Save this yaml to a file and deploy it with the usual kubectl apply -f service.yaml. This will create a Custom Resource for the serving function and an initial pod to service the requests. You can view the state of the serving function using the ksvc CRD.

$ kubectl get ksvc
NAME        URL                                    LATESTCREATED     LATESTREADY       READY     REASON
logevents   http://logevents.default.example.com   logevents-c5jlv   logevents-c5jlv   True

The Serving application automatically exposes an HTTP endpoint to invoke the service from inside and outside the Kubernetes cluster. However, we want the service to respond to messages on a Kafka Topic. Therefore we create a KafkaSource Custom Resource which controls the Topic to application mapping. The KafkaSource includes properties for the address of the Kafka Broker, the topic to consume from and the consumer group that the consumer should belong to. It is also possible to configure the source to use TLS encryption and SASL authentication if required by the Kafka broker - the Source is able to extract the relevant usernames, passwords and certificates from Kubernetes Secrets. Finally, in the spec.sink section the Source references the Serving application that was created earlier.

If the Kafka Topic does not already exist in Strimzi the KafkaSource will create it. In this case the Topic is created with a single partition and consumer for that partition. For most applications this is not optimal and also limits the scalability of the EventSource. Internally the EventSource will create one concurrent consumer per partition and so increasing the number of partitions in the Topic improves throughput. To solve this, you can create a standard Strimzi KafkaTopic resource with the desired specification before creating the KafkaSource.

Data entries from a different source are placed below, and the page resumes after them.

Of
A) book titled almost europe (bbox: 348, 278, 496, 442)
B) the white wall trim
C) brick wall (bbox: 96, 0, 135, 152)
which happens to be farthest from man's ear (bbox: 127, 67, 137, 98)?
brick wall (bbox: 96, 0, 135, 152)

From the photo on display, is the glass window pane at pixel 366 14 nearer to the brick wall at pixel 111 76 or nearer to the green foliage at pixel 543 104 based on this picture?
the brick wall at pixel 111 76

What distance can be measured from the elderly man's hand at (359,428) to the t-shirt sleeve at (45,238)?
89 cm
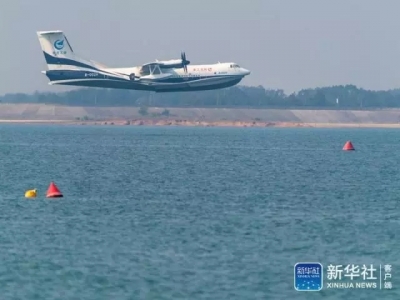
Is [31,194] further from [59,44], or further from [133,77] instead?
[59,44]

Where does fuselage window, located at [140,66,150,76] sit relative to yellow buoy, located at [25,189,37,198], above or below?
above

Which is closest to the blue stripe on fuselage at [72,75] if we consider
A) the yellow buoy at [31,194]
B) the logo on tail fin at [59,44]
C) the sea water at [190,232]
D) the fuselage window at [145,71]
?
the fuselage window at [145,71]

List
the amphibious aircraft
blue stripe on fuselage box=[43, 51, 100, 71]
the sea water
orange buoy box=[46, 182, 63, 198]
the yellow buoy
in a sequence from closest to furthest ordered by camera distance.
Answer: the sea water
the yellow buoy
orange buoy box=[46, 182, 63, 198]
the amphibious aircraft
blue stripe on fuselage box=[43, 51, 100, 71]

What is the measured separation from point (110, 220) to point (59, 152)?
71.4m

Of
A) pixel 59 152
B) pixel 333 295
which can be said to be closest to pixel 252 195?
pixel 333 295

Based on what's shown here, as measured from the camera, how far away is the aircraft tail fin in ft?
603

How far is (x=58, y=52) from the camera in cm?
18925

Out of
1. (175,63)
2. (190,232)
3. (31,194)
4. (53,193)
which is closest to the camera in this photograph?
(190,232)

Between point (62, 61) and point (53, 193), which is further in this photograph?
point (62, 61)

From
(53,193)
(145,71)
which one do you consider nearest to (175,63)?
(145,71)

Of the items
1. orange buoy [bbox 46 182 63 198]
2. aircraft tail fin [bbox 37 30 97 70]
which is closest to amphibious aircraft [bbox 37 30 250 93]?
aircraft tail fin [bbox 37 30 97 70]

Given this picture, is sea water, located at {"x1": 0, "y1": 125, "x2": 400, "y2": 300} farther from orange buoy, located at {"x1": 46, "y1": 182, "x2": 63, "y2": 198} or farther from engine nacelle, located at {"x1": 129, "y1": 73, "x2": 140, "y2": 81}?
engine nacelle, located at {"x1": 129, "y1": 73, "x2": 140, "y2": 81}

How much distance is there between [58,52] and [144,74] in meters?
17.2

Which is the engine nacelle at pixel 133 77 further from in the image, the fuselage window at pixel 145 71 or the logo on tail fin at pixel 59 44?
the logo on tail fin at pixel 59 44
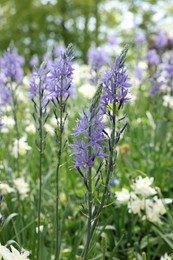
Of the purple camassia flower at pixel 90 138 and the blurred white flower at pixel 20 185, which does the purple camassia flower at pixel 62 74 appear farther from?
the blurred white flower at pixel 20 185

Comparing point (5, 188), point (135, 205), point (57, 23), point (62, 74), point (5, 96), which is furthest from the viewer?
point (57, 23)

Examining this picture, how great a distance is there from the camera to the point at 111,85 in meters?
1.58

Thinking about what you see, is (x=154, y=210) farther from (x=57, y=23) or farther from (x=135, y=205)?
(x=57, y=23)

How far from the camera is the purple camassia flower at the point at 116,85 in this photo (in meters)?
1.58

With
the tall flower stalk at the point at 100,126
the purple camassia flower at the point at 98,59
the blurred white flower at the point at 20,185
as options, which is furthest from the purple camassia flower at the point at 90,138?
the purple camassia flower at the point at 98,59

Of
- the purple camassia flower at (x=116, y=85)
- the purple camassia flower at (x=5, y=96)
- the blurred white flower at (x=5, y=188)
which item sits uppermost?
the purple camassia flower at (x=5, y=96)

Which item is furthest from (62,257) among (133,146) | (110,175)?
(133,146)

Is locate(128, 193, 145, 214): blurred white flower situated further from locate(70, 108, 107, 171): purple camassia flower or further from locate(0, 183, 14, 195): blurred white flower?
locate(70, 108, 107, 171): purple camassia flower

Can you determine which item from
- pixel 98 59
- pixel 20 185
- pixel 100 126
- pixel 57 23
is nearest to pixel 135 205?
pixel 20 185

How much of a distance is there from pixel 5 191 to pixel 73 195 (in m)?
0.89

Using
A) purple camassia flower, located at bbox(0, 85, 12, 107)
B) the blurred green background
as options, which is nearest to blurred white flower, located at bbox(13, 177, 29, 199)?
purple camassia flower, located at bbox(0, 85, 12, 107)

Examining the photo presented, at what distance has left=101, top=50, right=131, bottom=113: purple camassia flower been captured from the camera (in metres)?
1.58

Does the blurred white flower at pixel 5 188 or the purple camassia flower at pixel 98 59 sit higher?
the purple camassia flower at pixel 98 59

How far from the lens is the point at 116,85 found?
62.3 inches
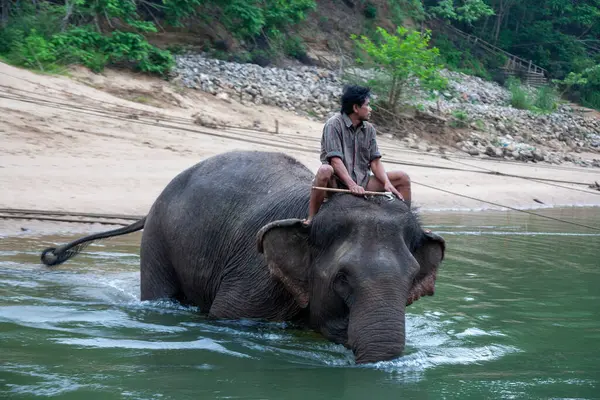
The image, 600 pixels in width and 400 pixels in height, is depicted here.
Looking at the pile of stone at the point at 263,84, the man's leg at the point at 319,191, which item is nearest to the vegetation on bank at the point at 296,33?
the pile of stone at the point at 263,84

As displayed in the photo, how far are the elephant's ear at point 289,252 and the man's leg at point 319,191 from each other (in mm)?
100

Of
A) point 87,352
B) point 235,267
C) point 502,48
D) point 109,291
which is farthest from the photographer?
point 502,48

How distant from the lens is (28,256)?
816 centimetres

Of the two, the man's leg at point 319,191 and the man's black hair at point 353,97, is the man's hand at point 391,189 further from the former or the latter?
the man's black hair at point 353,97

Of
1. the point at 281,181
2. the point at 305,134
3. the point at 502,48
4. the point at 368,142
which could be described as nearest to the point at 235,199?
the point at 281,181

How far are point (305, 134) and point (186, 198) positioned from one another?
11.2 m

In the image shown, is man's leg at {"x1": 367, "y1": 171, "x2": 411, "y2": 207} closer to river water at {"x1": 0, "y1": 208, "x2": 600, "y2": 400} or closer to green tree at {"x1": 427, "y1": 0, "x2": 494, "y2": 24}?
river water at {"x1": 0, "y1": 208, "x2": 600, "y2": 400}

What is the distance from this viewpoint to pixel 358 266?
464 centimetres

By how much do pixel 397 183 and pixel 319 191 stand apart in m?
0.56

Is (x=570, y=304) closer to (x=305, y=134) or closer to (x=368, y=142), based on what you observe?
(x=368, y=142)

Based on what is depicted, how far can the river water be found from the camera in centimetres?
466

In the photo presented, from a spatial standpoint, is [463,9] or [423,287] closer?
[423,287]

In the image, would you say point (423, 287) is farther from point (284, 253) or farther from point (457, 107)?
point (457, 107)

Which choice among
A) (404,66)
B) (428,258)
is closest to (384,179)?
(428,258)
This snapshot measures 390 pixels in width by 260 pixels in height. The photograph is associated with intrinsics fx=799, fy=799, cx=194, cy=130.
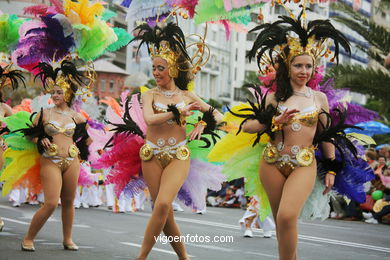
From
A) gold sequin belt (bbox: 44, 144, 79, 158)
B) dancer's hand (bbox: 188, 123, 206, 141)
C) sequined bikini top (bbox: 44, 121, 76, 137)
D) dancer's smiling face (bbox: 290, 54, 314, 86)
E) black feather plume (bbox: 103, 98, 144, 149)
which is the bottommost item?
gold sequin belt (bbox: 44, 144, 79, 158)

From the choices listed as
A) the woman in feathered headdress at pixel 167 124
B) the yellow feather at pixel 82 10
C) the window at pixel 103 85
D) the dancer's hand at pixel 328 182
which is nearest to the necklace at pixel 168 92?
the woman in feathered headdress at pixel 167 124

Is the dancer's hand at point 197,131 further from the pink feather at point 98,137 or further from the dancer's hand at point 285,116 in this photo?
the pink feather at point 98,137

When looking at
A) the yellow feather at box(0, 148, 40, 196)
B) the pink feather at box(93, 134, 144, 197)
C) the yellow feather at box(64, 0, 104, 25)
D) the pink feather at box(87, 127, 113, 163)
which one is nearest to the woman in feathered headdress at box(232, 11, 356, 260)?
the pink feather at box(93, 134, 144, 197)

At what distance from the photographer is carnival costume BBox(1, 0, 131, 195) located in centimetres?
887

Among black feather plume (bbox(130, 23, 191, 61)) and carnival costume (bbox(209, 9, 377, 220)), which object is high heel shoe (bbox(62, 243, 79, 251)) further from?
black feather plume (bbox(130, 23, 191, 61))

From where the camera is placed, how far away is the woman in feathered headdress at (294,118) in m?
6.31

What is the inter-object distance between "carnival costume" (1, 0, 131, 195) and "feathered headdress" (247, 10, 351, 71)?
296 centimetres

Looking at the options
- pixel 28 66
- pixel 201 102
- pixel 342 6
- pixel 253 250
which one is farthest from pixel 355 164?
pixel 342 6

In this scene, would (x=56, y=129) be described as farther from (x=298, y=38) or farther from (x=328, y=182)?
(x=328, y=182)

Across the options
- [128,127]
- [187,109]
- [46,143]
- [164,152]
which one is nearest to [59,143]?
[46,143]

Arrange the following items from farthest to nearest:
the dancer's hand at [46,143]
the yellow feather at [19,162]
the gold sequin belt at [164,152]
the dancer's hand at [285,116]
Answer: the yellow feather at [19,162] < the dancer's hand at [46,143] < the gold sequin belt at [164,152] < the dancer's hand at [285,116]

apiVersion: sources.eventing.knative.dev/v1alpha1
kind: KafkaSource
metadata:
  name: kafka-source
  namespace: default
spec:
  consumerGroup: knative-group
  bootstrapServers: my-cluster-kafka-bootstrap.kafka.svc:9092
  topics: my-topic
  sink:
    apiVersion: serving.knative.dev/v1alpha1
    kind: Service
    name: logevents

Save and deploy this yaml file using kubectl apply -f source.yaml to create the source. With everything deployed and connected, all that is left is to produce some messages to the my-topic Topic. In this example, Strimzi is not exposed outside the cluster so the simplest way is to run the console-producer in a pod inside Minikube.

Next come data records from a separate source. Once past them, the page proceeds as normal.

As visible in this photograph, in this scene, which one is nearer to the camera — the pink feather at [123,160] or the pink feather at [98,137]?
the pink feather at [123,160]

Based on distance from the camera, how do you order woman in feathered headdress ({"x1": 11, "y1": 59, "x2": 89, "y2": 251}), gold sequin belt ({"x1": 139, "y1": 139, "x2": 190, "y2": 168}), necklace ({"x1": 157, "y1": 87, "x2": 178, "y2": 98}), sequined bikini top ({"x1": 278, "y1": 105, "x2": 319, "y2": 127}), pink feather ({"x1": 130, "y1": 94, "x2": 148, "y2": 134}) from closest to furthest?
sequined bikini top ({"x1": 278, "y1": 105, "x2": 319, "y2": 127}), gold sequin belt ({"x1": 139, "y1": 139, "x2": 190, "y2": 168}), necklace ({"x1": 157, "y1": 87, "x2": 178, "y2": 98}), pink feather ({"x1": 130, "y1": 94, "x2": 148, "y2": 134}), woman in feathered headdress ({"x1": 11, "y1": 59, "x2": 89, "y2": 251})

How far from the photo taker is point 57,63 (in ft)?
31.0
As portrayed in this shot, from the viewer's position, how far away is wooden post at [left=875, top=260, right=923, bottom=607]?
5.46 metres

kubectl -n kafka run kafka-producer -ti --image=strimzi/kafka:0.13.0-kafka-2.3.0 --rm=true --restart=Never -- bin/kafka-console-producer.sh --broker-list my-cluster-kafka-bootstrap:9092 --property "parse.key=true" --property "key.separator=: --topic my-topic"
> my-key:{"text":"Strimzi + Knative FTW!"}

This message will be sent to my-topic and then consumed by the logevents Serving application. View the logs of the log-events-XXX pod in the default namespace. This will show the message formatted as a CloudEvent. All messages in Knative Eventing are represented as CloudEvents and the payload of the CloudEvent contains the value of the Kafka message. The key of the message is included in the CloudEvent headers. Note that if you send a non-JSON payload it will be base-64 encoded in the body.

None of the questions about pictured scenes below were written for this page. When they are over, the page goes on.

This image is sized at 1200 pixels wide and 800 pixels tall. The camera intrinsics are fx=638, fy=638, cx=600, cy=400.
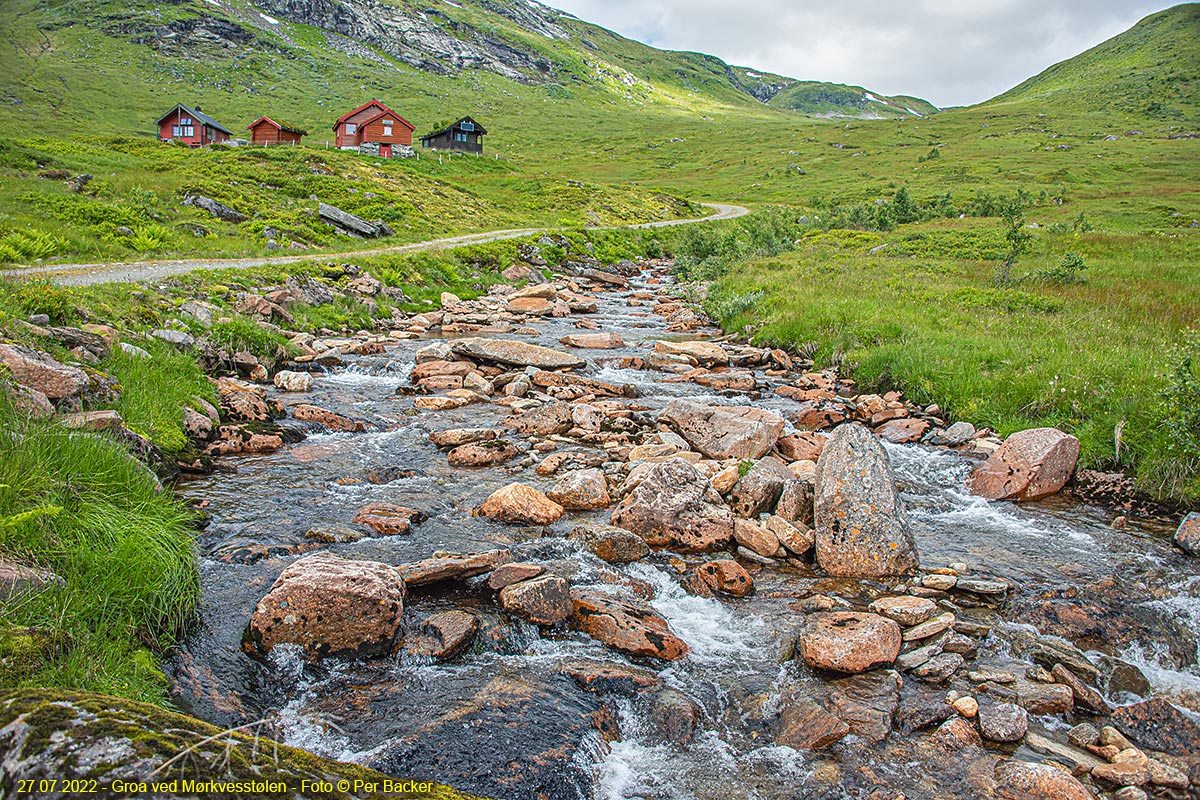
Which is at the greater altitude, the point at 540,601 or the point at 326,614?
the point at 540,601

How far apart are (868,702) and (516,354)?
14794mm

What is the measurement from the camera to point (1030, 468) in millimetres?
10859

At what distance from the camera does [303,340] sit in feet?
63.1

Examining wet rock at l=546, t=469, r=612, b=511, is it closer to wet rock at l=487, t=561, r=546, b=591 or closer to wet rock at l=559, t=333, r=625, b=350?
wet rock at l=487, t=561, r=546, b=591

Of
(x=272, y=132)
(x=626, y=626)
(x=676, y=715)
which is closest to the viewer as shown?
(x=676, y=715)

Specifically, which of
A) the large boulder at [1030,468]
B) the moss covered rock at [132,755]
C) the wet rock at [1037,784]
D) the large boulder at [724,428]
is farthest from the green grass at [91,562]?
the large boulder at [1030,468]

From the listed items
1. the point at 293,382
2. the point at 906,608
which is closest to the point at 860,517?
the point at 906,608

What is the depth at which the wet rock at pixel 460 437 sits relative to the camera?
12844mm

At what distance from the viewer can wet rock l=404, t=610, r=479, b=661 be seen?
6.67 metres

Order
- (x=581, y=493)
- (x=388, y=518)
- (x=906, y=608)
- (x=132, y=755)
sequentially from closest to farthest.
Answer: (x=132, y=755), (x=906, y=608), (x=388, y=518), (x=581, y=493)

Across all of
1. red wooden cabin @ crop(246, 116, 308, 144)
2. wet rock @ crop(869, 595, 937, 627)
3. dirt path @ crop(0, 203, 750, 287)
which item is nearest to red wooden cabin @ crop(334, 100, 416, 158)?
red wooden cabin @ crop(246, 116, 308, 144)

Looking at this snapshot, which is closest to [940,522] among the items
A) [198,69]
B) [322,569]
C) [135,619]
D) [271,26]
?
[322,569]

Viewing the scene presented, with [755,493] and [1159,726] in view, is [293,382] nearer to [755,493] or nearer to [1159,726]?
[755,493]

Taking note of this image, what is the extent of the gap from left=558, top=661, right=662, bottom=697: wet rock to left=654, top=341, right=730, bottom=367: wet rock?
1460cm
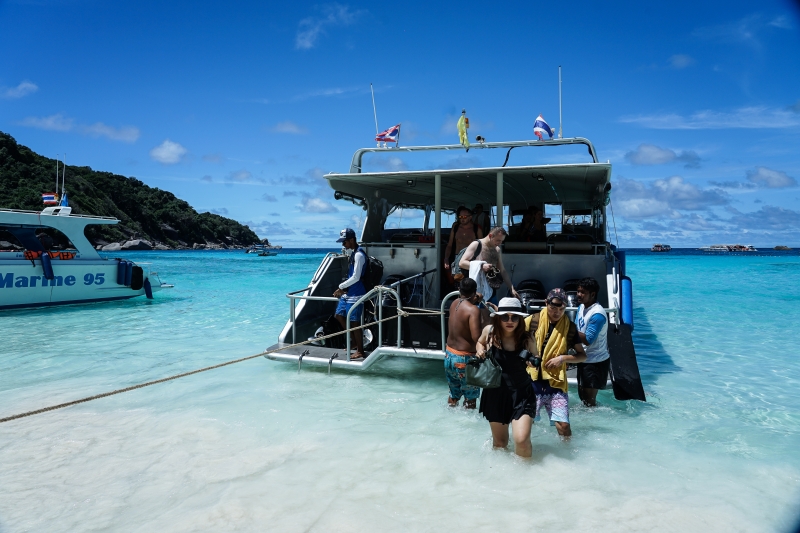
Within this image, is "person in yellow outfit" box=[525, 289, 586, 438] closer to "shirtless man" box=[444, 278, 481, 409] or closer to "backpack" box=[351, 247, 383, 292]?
"shirtless man" box=[444, 278, 481, 409]

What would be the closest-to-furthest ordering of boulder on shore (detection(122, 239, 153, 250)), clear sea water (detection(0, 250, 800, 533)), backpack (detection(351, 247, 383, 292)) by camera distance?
1. clear sea water (detection(0, 250, 800, 533))
2. backpack (detection(351, 247, 383, 292))
3. boulder on shore (detection(122, 239, 153, 250))

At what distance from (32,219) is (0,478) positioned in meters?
14.2

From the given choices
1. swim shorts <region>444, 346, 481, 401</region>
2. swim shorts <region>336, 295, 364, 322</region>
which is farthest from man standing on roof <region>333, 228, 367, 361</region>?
swim shorts <region>444, 346, 481, 401</region>

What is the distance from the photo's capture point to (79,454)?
473 centimetres

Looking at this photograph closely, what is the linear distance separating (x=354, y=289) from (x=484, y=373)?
3.25 m

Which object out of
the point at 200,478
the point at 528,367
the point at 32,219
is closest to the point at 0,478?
the point at 200,478

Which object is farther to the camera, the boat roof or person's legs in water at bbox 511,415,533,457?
the boat roof

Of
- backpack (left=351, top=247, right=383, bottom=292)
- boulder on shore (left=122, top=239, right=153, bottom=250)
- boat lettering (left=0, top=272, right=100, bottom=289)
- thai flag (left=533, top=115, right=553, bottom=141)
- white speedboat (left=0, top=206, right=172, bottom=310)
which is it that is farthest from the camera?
boulder on shore (left=122, top=239, right=153, bottom=250)

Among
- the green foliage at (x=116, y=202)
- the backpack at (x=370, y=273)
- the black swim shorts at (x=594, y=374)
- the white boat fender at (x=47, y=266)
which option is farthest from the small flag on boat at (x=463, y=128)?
the green foliage at (x=116, y=202)

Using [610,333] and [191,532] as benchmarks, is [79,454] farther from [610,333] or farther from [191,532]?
[610,333]

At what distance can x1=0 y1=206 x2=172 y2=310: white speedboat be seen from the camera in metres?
→ 14.4

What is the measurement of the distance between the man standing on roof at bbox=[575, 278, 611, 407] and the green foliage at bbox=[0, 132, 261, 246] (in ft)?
177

$ kubectl logs -n default logevents-c5jlv-deployment-558b8c7564-5r6w4 -c user-container

CloudEvent: valid
Context Attributes,
  SpecVersion: 0.2
  Type: dev.knative.kafka.event
  Source: /apis/v1/namespaces/default/kafkasources/kafka-source#my-topic
  ID: partition:0/offset:11
  Time: 2019-09-23T11:06:01.987Z
  ContentType: application/json
  Extensions:
    key:  my-key
Transport Context,
  URI: /
  Host: logevents.default.svc.cluster.local
  Method: POST
Data,
  {
    "text": "Strimzi + Knative FTW!"
  }

One of the features of Knative Serving is that the application is scaled to zero when not in use. Therefore after sending the message you will have to look at the logs quickly or the pod will disappear. In contrast, if you send a lot of messages you will see Knative automatically adding additional pods to deal with the load.

Conclusion

This post has shown how to deploy Strimzi with Knative in Minikube and deploy a simple Knative Serving application. Knative Eventing was used to connect this application to a Kafka Topic in order to consume messages. A follow up will demonstrate how to develop more complex scenarios and write your own Knative Serving applications.